Были дни, когда казалось, что не достичь ей авиационного отряда. И все-таки повезло. Под Мелитополем стрелочник, заправлявший фонарь на въездной стрелке керосином, сказал; «Топай, девка, вон туда и не сворачивай!»
Уже за станцией увидела высокую, по-осеннему облетевшую тополиную аллею, деревья стояли как рыжие свечки, дождевой ветер поддувал, струил по лужам рябь. На поле — две намокшие знакомые зашнурованные авиапалатки. Часовой в тулупе — его Маняша не знала — клацнул затвором, закричал:
— Сгинь!
Она обошла палатки, побрела, спотыкаясь, к ремонтным теплушкам, стоявшим еще дальше, в тупике.
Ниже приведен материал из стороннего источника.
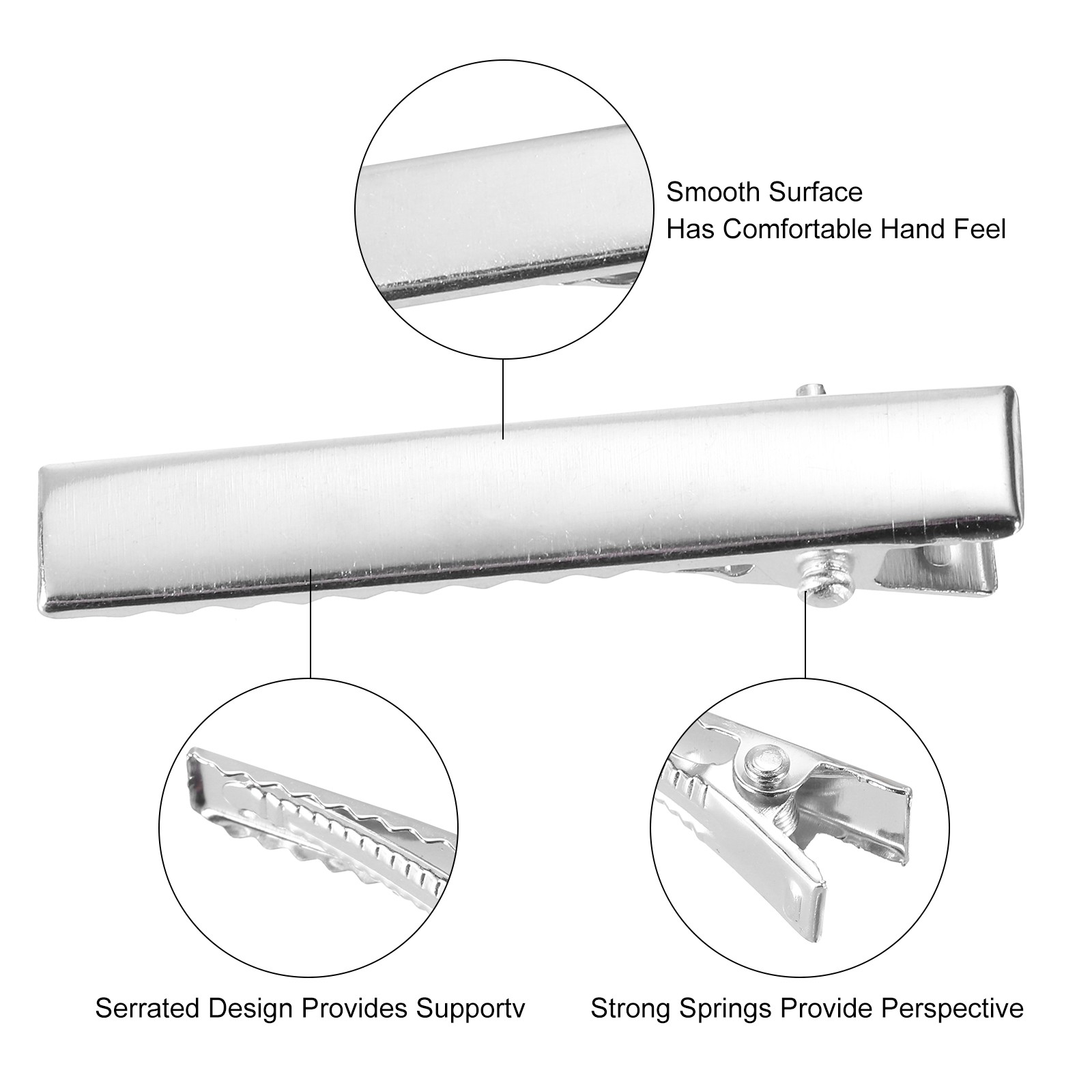 Smooth Surface
Has Comfortable Hand Feel

Serrated Design Provides Supportv

Strong Springs Provide Perspective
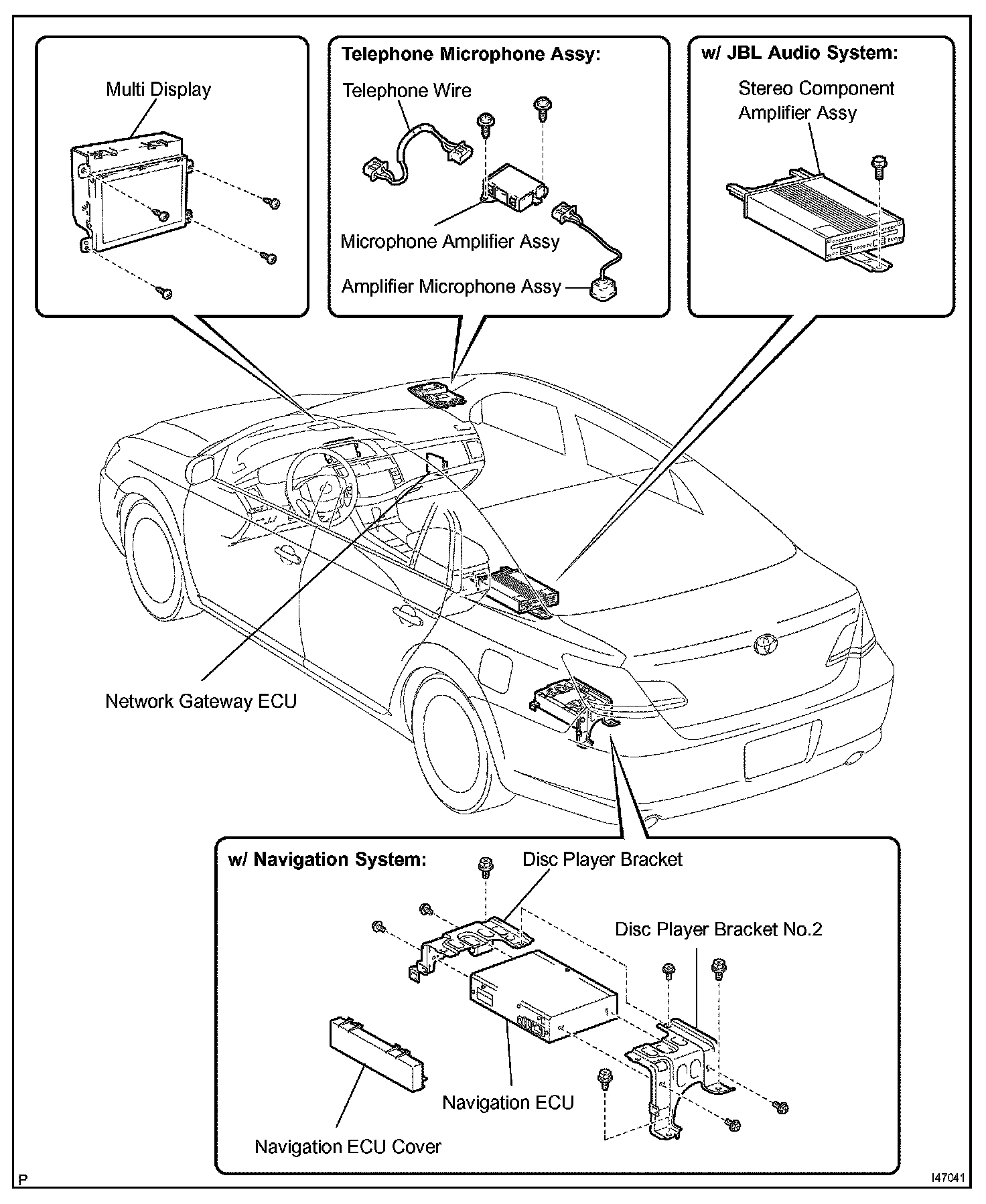 Multi Display

Telephone Microphone Assy:

Telephone Wire

Microphone Amplifier Assy

Amplifier Microphone Assy

w/ JBL Audio System:

Stereo Component Amplifier Assy

Network Gateway ECU

w/ Navigation System:

Disc Player Bracket

Disc Player Bracket No.2

Navigation ECU

Navigation ECU Cover

P

I47041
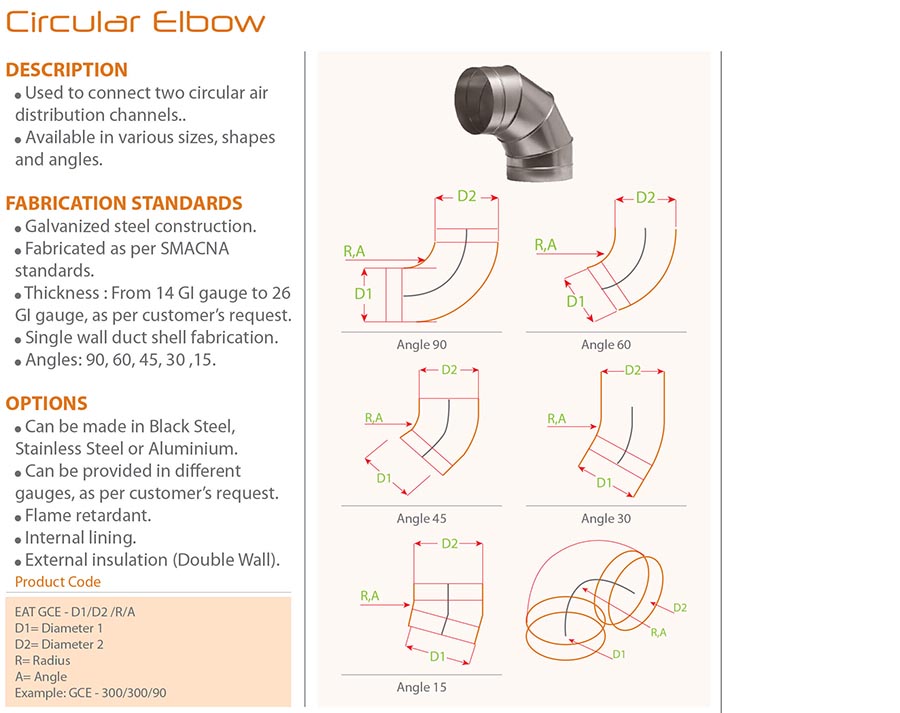 Circular Elbow

DESCRIPTION
• Used to connect two circular air distribution channels..
• Available in various sizes, shapes and angles.

FABRICATION STANDARDS
• Galvanized steel construction.
• Fabricated as per SMACNA standards.
• Thickness : From 14 GI gauge to 26 GI gauge, as per customer's request.
• Single wall duct shell fabrication.
• Angles: 90, 60, 45, 30 ,15.

OPTIONS
• Can be made in Black Steel, Stainless Steel or Aluminium.
• Can be provided in different gauges, as per customer's request.
• Flame retardant.
• Internal lining.
• External insulation (Double Wall).

Product Code

EAT GCE - D1/D2 /R/A
D1= Diameter 1
D2= Diameter 2
R= Radius
A= Angle
Example: GCE - 300/300/90

D2
R,A
D1
Angle 90

D2
R,A
D1
Angle 60

D2
R,A
D1
Angle 45

D2
R,A
D1
Angle 30

D2
R,A
D1
Angle 15

D2
R,A
D1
Над вагонами из труб выметывались белые дымы, ползли над платформами с бочками бензина, запасными шпалами и рельсами на случай повреждения пути, разобранным бараком из рифленого железа под рваным брензентом.
И когда увидела коренастого человека, который светил лысиной и, кряхтя, рубил на части возле полевой кухни лошадиную ногу, села в мокрую траву, не стыдясь заплакала.
Дошла. Наконец-то!
Тот коренастый человек был комиссар-механик Нил Семенович Глазунов. И как встала перед ним, вздрагивая от слез, Маняша, так и не отпускала его от себя никуда в тот счастливый час. Нил Семенович кричал, как перепуганный, что Даня улетел на Сиваш, но скоро вернется. Стал расспрашивать, часто моргая, растроганно шмыгая носом. И тогда она еще не понимала, почему он отводит глаза, а, озабоченная своим, попросила стыдливо и тихо: «Помыться бы мне!»